What deep generative models can do with images

July 6, 2022

By Andrey Voynov

In a series of papers, we investigated the potential of generative adversarial networks (GANs) to manipulate natural images. Our unsupervised methods exploit pretrained GANs for advanced semantic editing and object segmentation.

Generative adversarial networks revolutionized image processing research and pushed the boundaries of machine learning for picture enhancement. Today, they are an indispensable tool for visual editing. GANs are a standard component of both image-to-image translation and image restoration pipelines.

 

The modern generative models take a latent code and generate a naturalistic image. These latent codes appear to have a natural geometry, and once we drag them, this induces meaningful image manipulation.

By studying latent manipulations, we found that it is possible to find a latent shift when the transformation of images becomes semantically loaded. For instance, the wheels of cars become bigger, people begin to smile, summer turns into winter, etc.

Before, researchers trained models in supervised mode, with markup simplifying transformations. The supervised setup allowed us to find merely what we expected to see. But once we follow an unsupervised setup, we let a model reveal its manipulations. This work was the first to adress the latent manipulations search in a fully unsupervised manner.

Images transformation after application of one of our methods.

First paper

In 2020, we introduced an unsupervised method to identify interpretable directions in the latent space of a pretrained GAN [1]. This was the pioneering work to address this. Being inspired by some of the semi-supervised approaches, our method builds a game a generative model plays with itself with the goal to find interpretable directions. This work has revealed a huge variety of different manipulations a generative model may produce.

Some of the image transformations discovered by our method.

Second paper

In the following paper, we expand the range of visual effects achievable with state-of-the-art models like StyleGAN2 [2]. We showed that it is possible to manipulate images by modifying the generator parameters instead of the latents.

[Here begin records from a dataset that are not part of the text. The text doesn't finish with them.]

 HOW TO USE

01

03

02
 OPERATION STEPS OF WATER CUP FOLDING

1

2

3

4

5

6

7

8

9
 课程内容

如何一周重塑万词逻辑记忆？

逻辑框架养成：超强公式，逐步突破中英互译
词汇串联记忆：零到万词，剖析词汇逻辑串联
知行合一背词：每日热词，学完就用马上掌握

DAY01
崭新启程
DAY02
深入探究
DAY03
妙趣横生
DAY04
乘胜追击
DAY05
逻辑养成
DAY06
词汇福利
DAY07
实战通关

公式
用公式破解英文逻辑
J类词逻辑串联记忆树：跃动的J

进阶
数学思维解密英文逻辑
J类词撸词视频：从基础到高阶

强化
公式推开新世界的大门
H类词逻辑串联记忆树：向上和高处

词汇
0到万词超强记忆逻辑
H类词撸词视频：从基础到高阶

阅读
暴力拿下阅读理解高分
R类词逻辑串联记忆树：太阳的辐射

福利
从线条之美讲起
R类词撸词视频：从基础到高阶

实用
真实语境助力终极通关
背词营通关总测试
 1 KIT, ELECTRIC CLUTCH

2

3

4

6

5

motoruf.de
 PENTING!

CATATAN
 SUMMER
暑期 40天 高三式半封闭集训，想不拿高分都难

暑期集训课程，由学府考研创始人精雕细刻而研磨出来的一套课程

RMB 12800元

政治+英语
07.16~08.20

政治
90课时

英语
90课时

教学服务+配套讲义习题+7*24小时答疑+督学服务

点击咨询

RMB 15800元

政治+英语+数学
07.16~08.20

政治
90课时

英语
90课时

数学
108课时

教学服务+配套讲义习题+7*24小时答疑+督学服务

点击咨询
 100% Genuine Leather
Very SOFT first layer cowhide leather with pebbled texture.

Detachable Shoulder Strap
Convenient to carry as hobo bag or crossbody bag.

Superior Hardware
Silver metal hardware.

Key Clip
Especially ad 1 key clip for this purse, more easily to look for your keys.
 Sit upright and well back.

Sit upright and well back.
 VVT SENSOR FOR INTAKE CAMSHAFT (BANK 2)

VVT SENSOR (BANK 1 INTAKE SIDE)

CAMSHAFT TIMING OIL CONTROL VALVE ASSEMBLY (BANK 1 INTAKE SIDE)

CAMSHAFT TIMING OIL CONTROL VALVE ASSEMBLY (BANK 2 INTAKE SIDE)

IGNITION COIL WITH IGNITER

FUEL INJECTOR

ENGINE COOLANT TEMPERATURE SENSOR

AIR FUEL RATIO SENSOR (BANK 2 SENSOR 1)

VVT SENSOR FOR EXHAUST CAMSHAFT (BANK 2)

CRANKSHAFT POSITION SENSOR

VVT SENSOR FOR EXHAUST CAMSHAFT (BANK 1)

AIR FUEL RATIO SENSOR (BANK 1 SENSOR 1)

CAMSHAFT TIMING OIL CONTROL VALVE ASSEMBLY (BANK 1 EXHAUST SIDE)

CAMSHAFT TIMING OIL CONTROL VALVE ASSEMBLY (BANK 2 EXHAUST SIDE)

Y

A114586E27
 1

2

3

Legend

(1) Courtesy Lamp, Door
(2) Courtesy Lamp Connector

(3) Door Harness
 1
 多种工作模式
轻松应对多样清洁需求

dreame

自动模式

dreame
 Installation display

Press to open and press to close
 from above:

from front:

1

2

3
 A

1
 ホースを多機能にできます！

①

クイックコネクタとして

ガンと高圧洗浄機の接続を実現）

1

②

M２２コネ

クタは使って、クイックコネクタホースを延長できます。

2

Our method uses the interpretable directions in the space of the generator parameters for semantic editing.

Some of the image manipulation achieved by a generative model weights change. Notably, some of them are unreachable by latent code shifts.

The new approach performs well both for synthesized images and real-life photographs. For example, the model changes thickness  of a horse on a photo. Even more surprisingly it also works for models without latent space at all!

Third paper

With our next paper, we continued to investigate the potential benefits generative models may bring to discriminative tasks [3]. Here we were focused on the unsupervised object segmentation task. We demonstrated that big unsupervised models may handle complex object segmentation tasks, requiring neither pixel-level nor image-level labelling. The unsupervised GANs allow distinguishing foreground and background pixels, providing good saliency masks.

This picture shows how we generate saliency masks. The model allows us to synthesize a pair of images with the same content and a highlighted object on one of them. A simple color intensity comparison gives us the mask.

Exploring images generated by the BigBiGAN model, we discovered that latent space semantics automatically create the saliency masks for synthetic images. This synthetic data serves as a source of supervision for discriminative computer vision models. The method also performs better than existing unsupervised competitors.

Conclusion

Generative models produce a low-dimensional image manifold parametrization. Its geometry links with meaningful image transformations and reveals many applications.

[1] Andrey Voynov, Artem Babenko. Unsupervised Discovery of Interpretable Directions in the GAN Latent Space. ICML 2020.
[2] Anton Cherepkov, Andrey Voynov, Artem Babenko. Navigating the GAN Parameter Space for Semantic Image Editing. CVPR 2021.
[3] Andrey Voynov, Stanislav Morozov, Artem Babenko. Object Segmentation Without Labels with Large-Scale Generative Models. ICML 2021.